Bu açılan yol; diğer Türk olmayan etnik özürlü çakallarında ağızlarını sulandırdığı bir gerçektir. Bu soytarıların, kuduz itler misali, salyalarını saça saça Türk Milleti'ne ait olan herşeye saldırmaya başlamalarına şaşırmamak gerekir. Ki biz Türkçüler, şaşırmıyoruz. Söylediklerimizin, yazdıklarımızın arkasındayız. Bunlar bir bir gerçekleşiyor. Bizleri komplo teorisyenliğiyle, paranoyaklıkla, "faşistlik" ile suçlayan zeka özürlü, hilkat garibeleri dahi bugün bizden fazla Türkçülük yapar olmuşlardır. İşin kara mizah boyutu da buradadır.

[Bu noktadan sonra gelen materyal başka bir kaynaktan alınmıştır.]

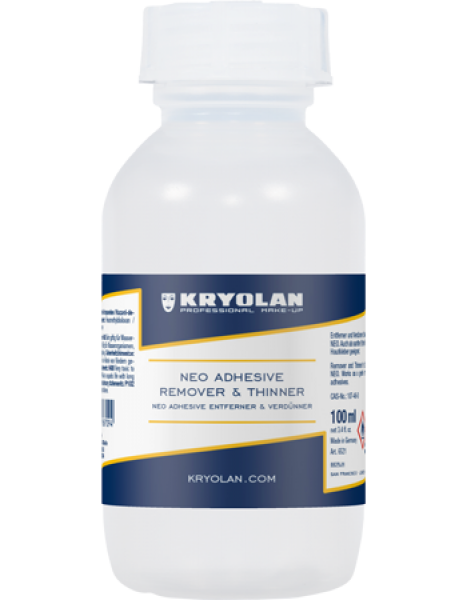 NEO Adhesive Entferner + Verdünner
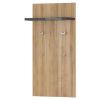 Obrazek Wieszak Onyx Clk Pacific Walnut/Anthracite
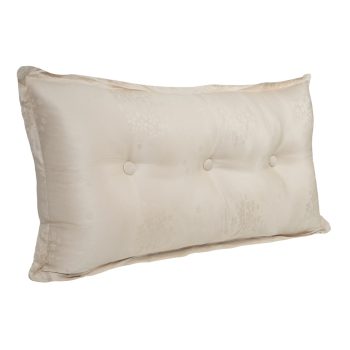 Ergonomic Pillow for Ultimate Comfort in Bed, Sofa, Dorm & RV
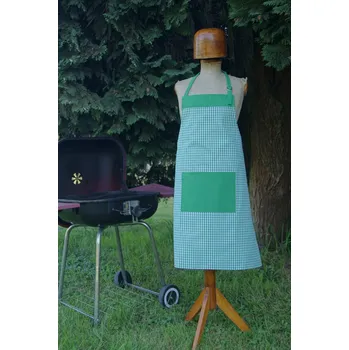 Kuchyňská zástěra Aleš K 0,5 Zástěra Zástěra | Kostka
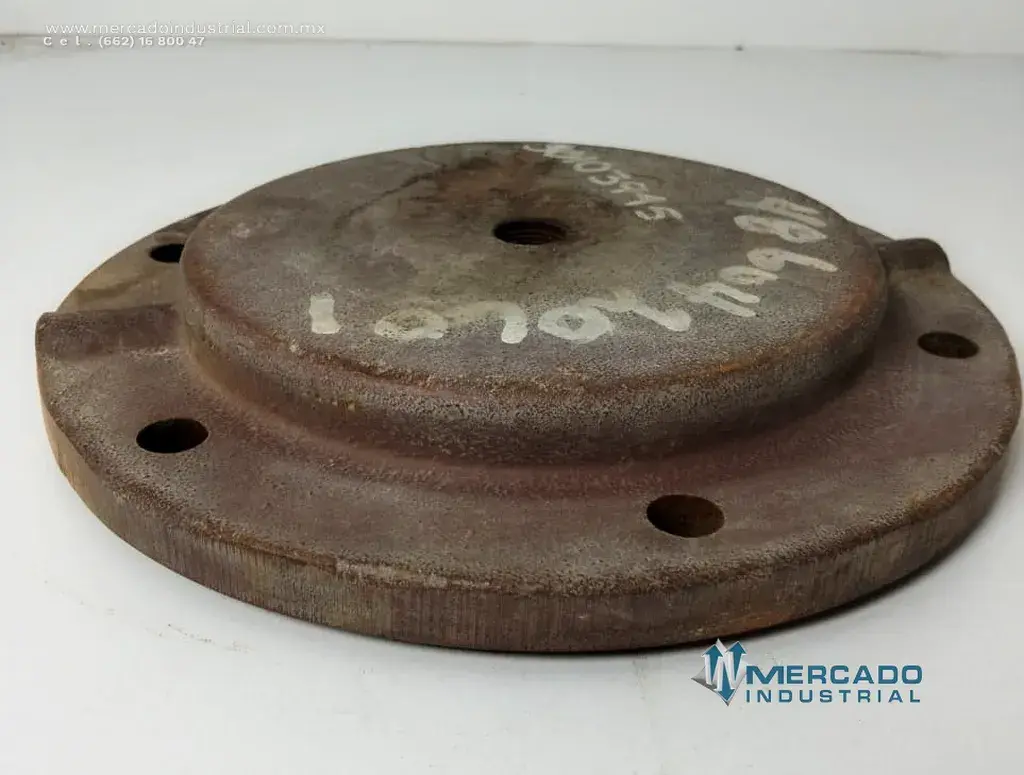 Tapa de carcasa 1" modelo 572F568M1 marca JNB - imagen 1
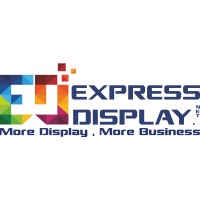 ExpressDisplay Logo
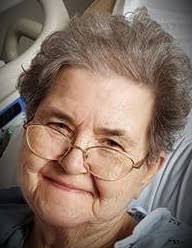 Muriel "Ellen" Sharpe Obituary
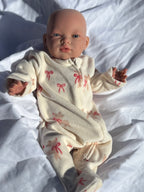 Baby Daisy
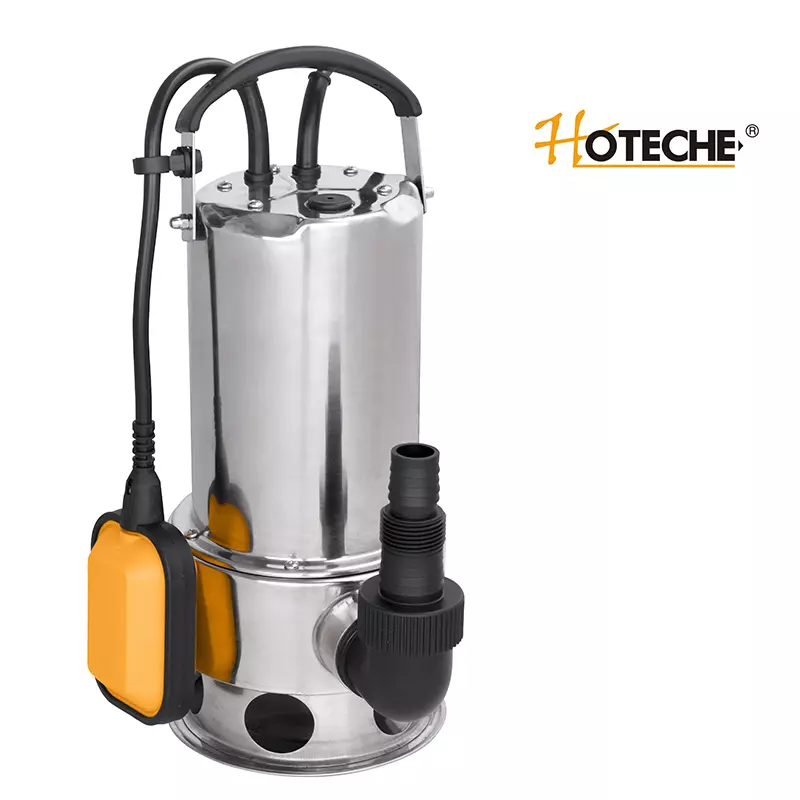 Dirty Water Submersible Pump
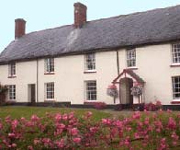 Wishay Farm-Collumpton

Lakin tüm bu olumsuzlukların yanında konunun Türk Milleti ve Türkçülük açısından olumlu olan bir tarafı da vardır. Bugüne kadar lağım fareleri gibi korkudan karanlık dehlizlerde, orda burada toplaşan Türklük ve Türkçülük düşmanları, satılmış iktidarın verdiği cesaretle birer birer ortaya çıkmakta ve kendilerini belli etmektedirler. Büyük Türk Milleti kendi kaderi için vereceği savaşta esas olarak böylesine büyük bir silaha sahiptir.
Bu silahı kullanacak olan Türk Milleti'ni zafere taşıyacak olan da; aynı Kurtuluş Savaşı'nda olduğu üzere BAŞBUĞ ATATÜRK'ün yanında tam kadro yeralan Türkçülerdir.
ULU TÜRKÇÜ ATSIZ ATA'nın bir şiirinde buyurduğu üzere;
"Atandan kalmış olan kılıcı iyi bile,
Onu bütün gücünle vuracaksın çağında.
Savaş... Bunun tadını ey Türk sen bulamazsın,
Ne sevgili yanında, ne baba ocağında...
Savaşmaktan kaçınır, kim varsa alnı kara,
Kan dökmeyi bilenler hükmeder topraklara...
Kazanmanın sırrını bilmiyorsan git, ara
'Çanakkale' ufkunda, 'Sakarya' toprağında."